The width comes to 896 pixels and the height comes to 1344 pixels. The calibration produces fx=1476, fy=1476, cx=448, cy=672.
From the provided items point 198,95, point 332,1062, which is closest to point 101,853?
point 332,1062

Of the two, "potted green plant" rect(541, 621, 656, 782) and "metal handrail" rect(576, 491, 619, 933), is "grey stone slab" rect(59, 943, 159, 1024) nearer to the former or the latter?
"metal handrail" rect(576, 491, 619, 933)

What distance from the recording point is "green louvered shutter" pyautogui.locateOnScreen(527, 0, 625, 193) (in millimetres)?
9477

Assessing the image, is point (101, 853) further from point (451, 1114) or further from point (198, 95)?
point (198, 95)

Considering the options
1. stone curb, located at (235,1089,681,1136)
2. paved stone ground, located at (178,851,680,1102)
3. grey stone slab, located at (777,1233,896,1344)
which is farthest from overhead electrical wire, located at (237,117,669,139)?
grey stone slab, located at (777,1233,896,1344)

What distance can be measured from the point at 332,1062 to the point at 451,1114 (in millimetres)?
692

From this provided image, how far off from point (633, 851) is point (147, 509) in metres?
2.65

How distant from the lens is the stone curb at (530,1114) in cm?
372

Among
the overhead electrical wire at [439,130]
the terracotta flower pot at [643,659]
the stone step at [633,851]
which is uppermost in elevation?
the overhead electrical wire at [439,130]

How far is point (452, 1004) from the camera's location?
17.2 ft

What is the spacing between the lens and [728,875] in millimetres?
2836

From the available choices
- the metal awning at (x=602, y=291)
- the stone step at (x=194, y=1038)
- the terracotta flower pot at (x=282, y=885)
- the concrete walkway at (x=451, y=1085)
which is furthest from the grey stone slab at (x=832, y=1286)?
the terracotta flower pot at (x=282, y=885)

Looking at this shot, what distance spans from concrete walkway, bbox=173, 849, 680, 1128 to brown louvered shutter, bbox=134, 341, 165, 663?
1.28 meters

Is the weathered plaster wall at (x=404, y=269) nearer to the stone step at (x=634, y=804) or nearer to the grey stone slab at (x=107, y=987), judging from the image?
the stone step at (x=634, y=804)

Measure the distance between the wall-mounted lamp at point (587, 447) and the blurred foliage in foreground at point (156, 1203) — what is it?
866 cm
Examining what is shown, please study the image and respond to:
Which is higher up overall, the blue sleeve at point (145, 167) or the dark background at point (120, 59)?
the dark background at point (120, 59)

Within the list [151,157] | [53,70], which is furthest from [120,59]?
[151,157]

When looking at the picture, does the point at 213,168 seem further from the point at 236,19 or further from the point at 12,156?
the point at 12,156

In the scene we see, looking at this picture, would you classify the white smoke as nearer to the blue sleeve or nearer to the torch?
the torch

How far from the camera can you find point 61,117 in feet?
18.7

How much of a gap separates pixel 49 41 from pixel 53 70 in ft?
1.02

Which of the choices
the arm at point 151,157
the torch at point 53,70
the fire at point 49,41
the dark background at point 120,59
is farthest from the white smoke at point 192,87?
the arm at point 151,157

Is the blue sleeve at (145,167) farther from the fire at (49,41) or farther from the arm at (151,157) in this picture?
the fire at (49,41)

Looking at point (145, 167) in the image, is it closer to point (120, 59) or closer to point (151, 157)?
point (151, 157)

__Exercise objective__.
The records above should all be quoted exactly, please.

__Reply to the exercise__.
The width comes to 896 pixels and the height comes to 1344 pixels. The calibration produces fx=1476, fy=1476, cx=448, cy=672.
From the provided items point 198,95, point 332,1062, which is closest to point 101,853?
point 332,1062

Of the two, "potted green plant" rect(541, 621, 656, 782) and "metal handrail" rect(576, 491, 619, 933), is "grey stone slab" rect(59, 943, 159, 1024) nearer to the former or the latter?
"metal handrail" rect(576, 491, 619, 933)

What distance from the recording point is "green louvered shutter" pyautogui.locateOnScreen(527, 0, 625, 193) (in millimetres)?
9477

Assessing the image, is point (101, 853) further from point (451, 1114) or further from point (198, 95)?
point (198, 95)

Considering the options
1. stone curb, located at (235,1089,681,1136)
2. paved stone ground, located at (178,851,680,1102)
3. grey stone slab, located at (777,1233,896,1344)
which is farthest from overhead electrical wire, located at (237,117,669,139)?
grey stone slab, located at (777,1233,896,1344)

What distance can be measured from the point at 332,1062 to the point at 451,1114 (in millimetres)?
692

From this provided image, how far off from point (633, 851) is point (147, 509) in metres?
2.65

How distant from the lens is the stone curb at (530,1114) in cm?
372

Among
the overhead electrical wire at [439,130]
the terracotta flower pot at [643,659]
the stone step at [633,851]
which is uppermost in elevation?
the overhead electrical wire at [439,130]

How far is point (452, 1004) from the camera's location?
17.2 ft

What is the spacing between the lens and [728,875] in millimetres?
2836

From the available choices
- the metal awning at (x=602, y=291)
- the stone step at (x=194, y=1038)
- the terracotta flower pot at (x=282, y=885)
- the concrete walkway at (x=451, y=1085)
which is furthest from the grey stone slab at (x=832, y=1286)?
the terracotta flower pot at (x=282, y=885)

Looking at this shot, what distance spans from concrete walkway, bbox=173, 849, 680, 1128 to brown louvered shutter, bbox=134, 341, 165, 663?
1.28 meters

Is the weathered plaster wall at (x=404, y=269) nearer to the stone step at (x=634, y=804) or nearer to the grey stone slab at (x=107, y=987), judging from the image?
the stone step at (x=634, y=804)

Measure the distance between the wall-mounted lamp at point (587, 447) and the blurred foliage in foreground at point (156, 1203) — what is it?
866 cm
Examining what is shown, please study the image and respond to:
Which is higher up overall, the blue sleeve at point (145, 167) or the dark background at point (120, 59)?
the dark background at point (120, 59)

Within the list [151,157] | [53,70], which is furthest from [120,59]?
[151,157]

When looking at the picture, does the point at 213,168 seem further from the point at 236,19 or further from the point at 12,156?
the point at 12,156

In the scene we see, looking at this picture, would you classify the white smoke as nearer to the blue sleeve or nearer to the torch?
the torch

How far from the camera can you find point 61,117 in feet?
18.7

How much of a gap separates pixel 49 41 from pixel 53 70 in ft?
1.02

Which of the choices
the arm at point 151,157
the torch at point 53,70
the fire at point 49,41
the dark background at point 120,59
is farthest from the white smoke at point 192,87?
the arm at point 151,157

Is the blue sleeve at (145,167) farther from the fire at (49,41) or farther from the arm at (151,157) in this picture?
the fire at (49,41)

Looking at point (145, 167) in the image, is it closer to point (120, 59) or closer to point (151, 157)?
point (151, 157)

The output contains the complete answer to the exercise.